Currently, SharpLink's 438,000 tokens still rank second, second only to BitMine ($BMNR)'s 566,000 tokens (about US$2.18 billion), accounting for 0.83% of the total circulating supply. The stock prices of the two companies have faced declines of 11.3% and 31.2% respectively in the past five days.
Competition among Ethereum reserve companies intensifies: Who endorses and who stands for it becomes the focus
A few days ago, SharpLink announced the hiring of Joseph Chalom, former head of digital asset strategy at BlackRock, as co-CEO to enhance its familiarity with institutional procurement models and regulatory operations, and also shape an Ethereum strategic layout in which traditional finance and crypto giants work together.

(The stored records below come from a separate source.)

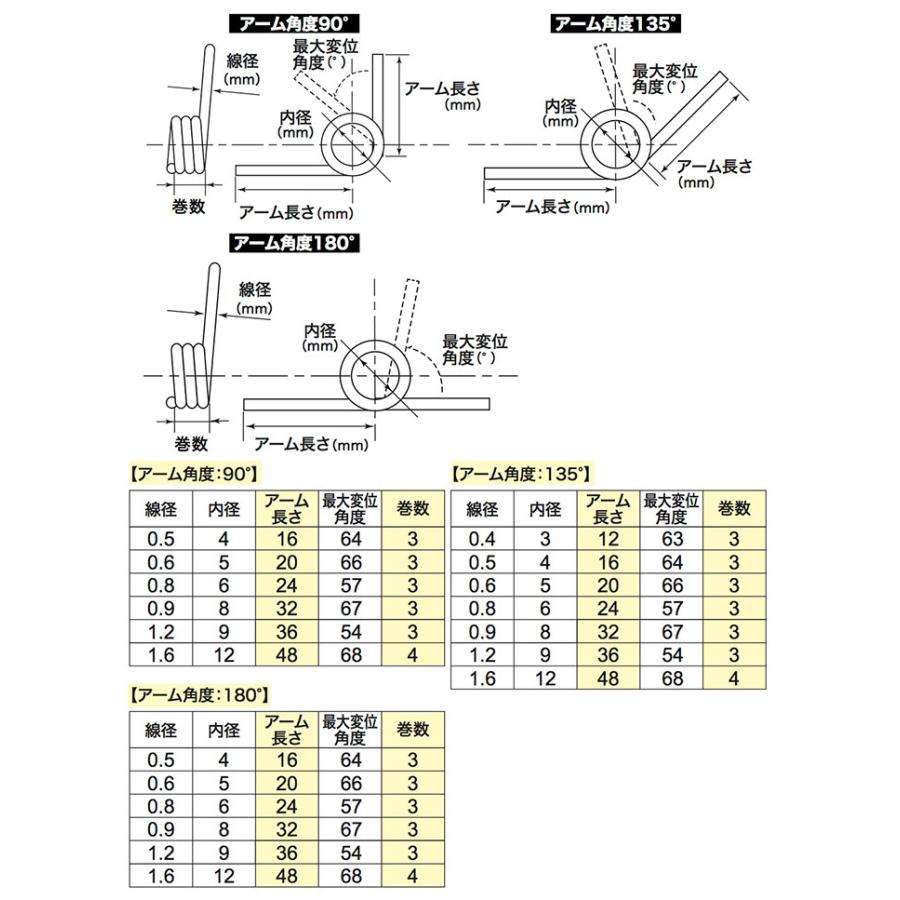 アーム角度90°

線径 (mm)
最大変位角度(°)
アーム長さ (mm)
内径 (mm)
巻数
アーム長さ(mm)

アーム角度135°

最大変位角度(°)
内径 (mm)
アーム長さ (mm)
アーム長さ(mm)

アーム角度180°

線径 (mm)
内径 (mm)
最大変位角度(°)
巻数
アーム長さ(mm)

【アーム角度:90°】

| 線径 | 内径 | アーム長さ | 最大変位角度 | 巻数 |
|---|---|---|---|---|
| 0.5 | 4 | 16 | 64 | 3 |
| 0.6 | 5 | 20 | 66 | 3 |
| 0.8 | 6 | 24 | 57 | 3 |
| 0.9 | 8 | 32 | 67 | 3 |
| 1.2 | 9 | 36 | 54 | 3 |
| 1.6 | 12 | 48 | 68 | 4 |

【アーム角度:135°】

| 線径 | 内径 | アーム長さ | 最大変位角度 | 巻数 |
|---|---|---|---|---|
| 0.4 | 3 | 12 | 63 | 3 |
| 0.5 | 4 | 16 | 64 | 3 |
| 0.6 | 5 | 20 | 66 | 3 |
| 0.8 | 6 | 24 | 57 | 3 |
| 0.9 | 8 | 32 | 67 | 3 |
| 1.2 | 9 | 36 | 54 | 3 |
| 1.6 | 12 | 48 | 68 | 4 |

【アーム角度:180°】

| 線径 | 内径 | アーム長さ | 最大変位角度 | 巻数 |
|---|---|---|---|---|
| 0.5 | 4 | 16 | 64 | 3 |
| 0.6 | 5 | 20 | 66 | 3 |
| 0.8 | 6 | 24 | 57 | 3 |
| 0.9 | 8 | 32 | 67 | 3 |
| 1.2 | 9 | 36 | 54 | 3 |
| 1.6 | 12 | 48 | 68 | 4 |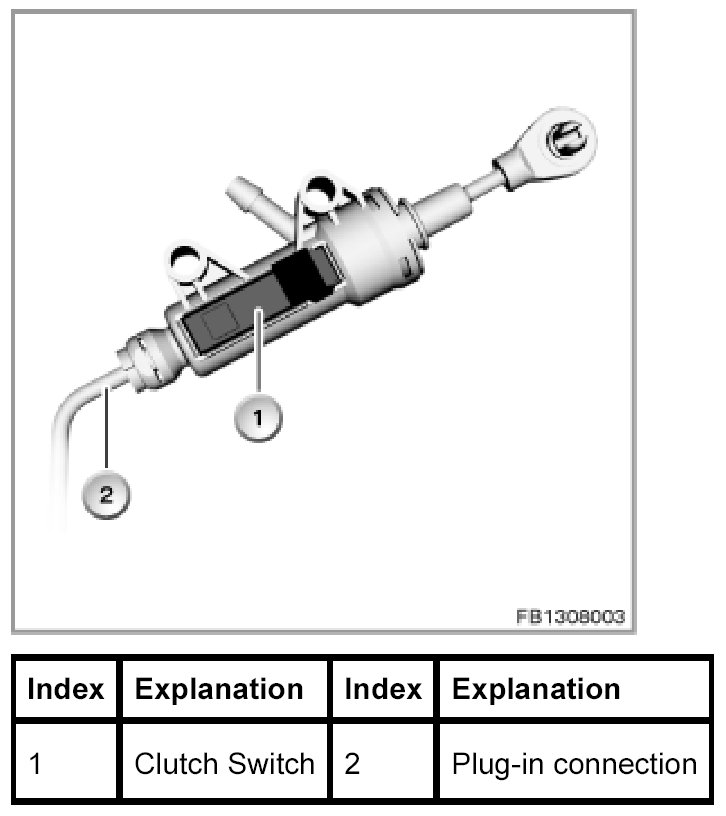 1

2

FB1308003

| Index | Explanation | Index | Explanation |
|---|---|---|---|
| 1 | Clutch Switch | 2 | Plug-in connection |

In the past, he has led the launch of benchmark products such as Ethereum Spot ETF (ETHA), Bitcoin Spot ETF (IBIT), and US Treasury Bond Fund (BUIDL). Among them, ETHA has benefited from a large influx of funds in the past 10 days, doubling from US$5 billion to US$10 billion, becoming the third fastest ETF in the world to break through the US$10 billion scale.
Recently, competitor Bitmine, with well-known Wall Street analyst Tom Lee as an advocate and lobbyist, not only attracted Silicon Valley investment tycoon Peter Thiel and his fund Founders Fund to invest , but also successfully found Ark Investment CEO Cathie Wood to support it . Now, SharpLink's move can be regarded as a response to Bitmine.
Ethereum: A new digital economy reserve asset or an institutional cash-out tool?
Recently, all the comments on Ethereum from all walks of life are positive, including that the embrace of traditional institutions will lead to its widespread adoption, and that demand exceeding supply will become a perpetual motion machine for the price of the currency .
However, what is worrying is that even with the inflow of hundreds of millions of dollars, the price of the currency has not seen a significant increase. Instead, the hyped stock targets have quickly fallen after soaring, highlighting that these reserve companies may not have obtained tokens from the market, but instead have become early holders such as venture capital institutions and crypto funds, cashing out their crypto assets by selling them in the form of stocks.
Risk Warning
Cryptocurrency investment carries a high degree of risk. Its price may fluctuate drastically and you may lose all your capital. Please assess the risk carefully.